**KUTIPAN TEKS**
4. Tindakan KPK RI selaku penyelenggara yang menutup informasi menyangkut asesmen TWK jelas bertentangan dengan Pasal 5 UU No. 30 Tahun 2002 tentang Komisi Pemberantasan Tindak Pidana Korupsi sebagaimana terakhir diubah melalui UU No.19 Tahun 2019 (UU KPK) yang menyatakan “Dalam menjalankan tugas dan wewenangnya, Komisi Pemberantasan Korupsi berasaskan pada: a. kepastian hukum; b. keterbukaan; c. akuntabilitas; d. kepentingan umum; e. proporsionalitas; dan f. penghormatan terhadap hak asasi manusia.”

**TUGAS**
Jawablah pertanyaan berikut berdasarkan kutipan teks di atas.
1. Pasal dan undang-undang apa yang disebut bertentangan dengan tindakan KPK RI menutup informasi menyangkut asesmen TWK?
2. Melalui undang-undang apa UU KPK terakhir diubah?
3. Asas apa yang tercantum pada huruf f?

**BLOK DATA**

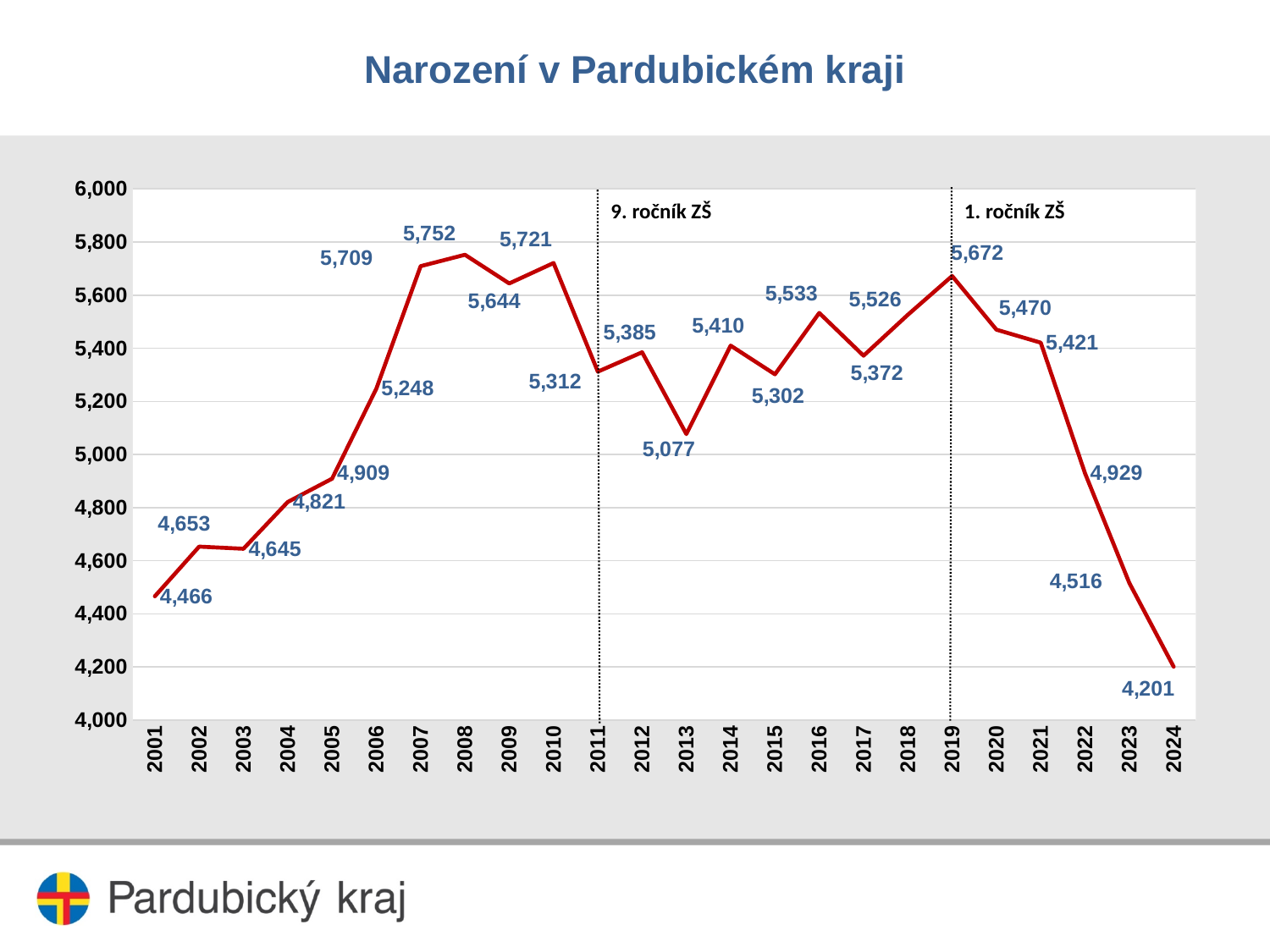
Which year has the lowest value? 2024 What is the value for 2024? 4,201 What is the difference between the values for 2008 and 2024? 1,551 Which is larger, the value for 2016 or the value for 2017? 2016 What type of chart is shown on the slide? Line chart Which year has the highest value? 2008 What is the difference between the values for 2019 and 2020? 202 Do the values rise or fall from 2019 to 2024? Fall What is the value for 2008? 5,752 How many years are plotted on the x axis? 24 What is the value for 2013? 5,077 What is the title of the chart? Narození v Pardubickém kraji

**JAWABAN YANG DIHARAPKAN**
1. Pasal 5 UU No. 30 Tahun 2002 tentang Komisi Pemberantasan Tindak Pidana Korupsi.
2. UU No. 19 Tahun 2019.
3. Penghormatan terhadap hak asasi manusia.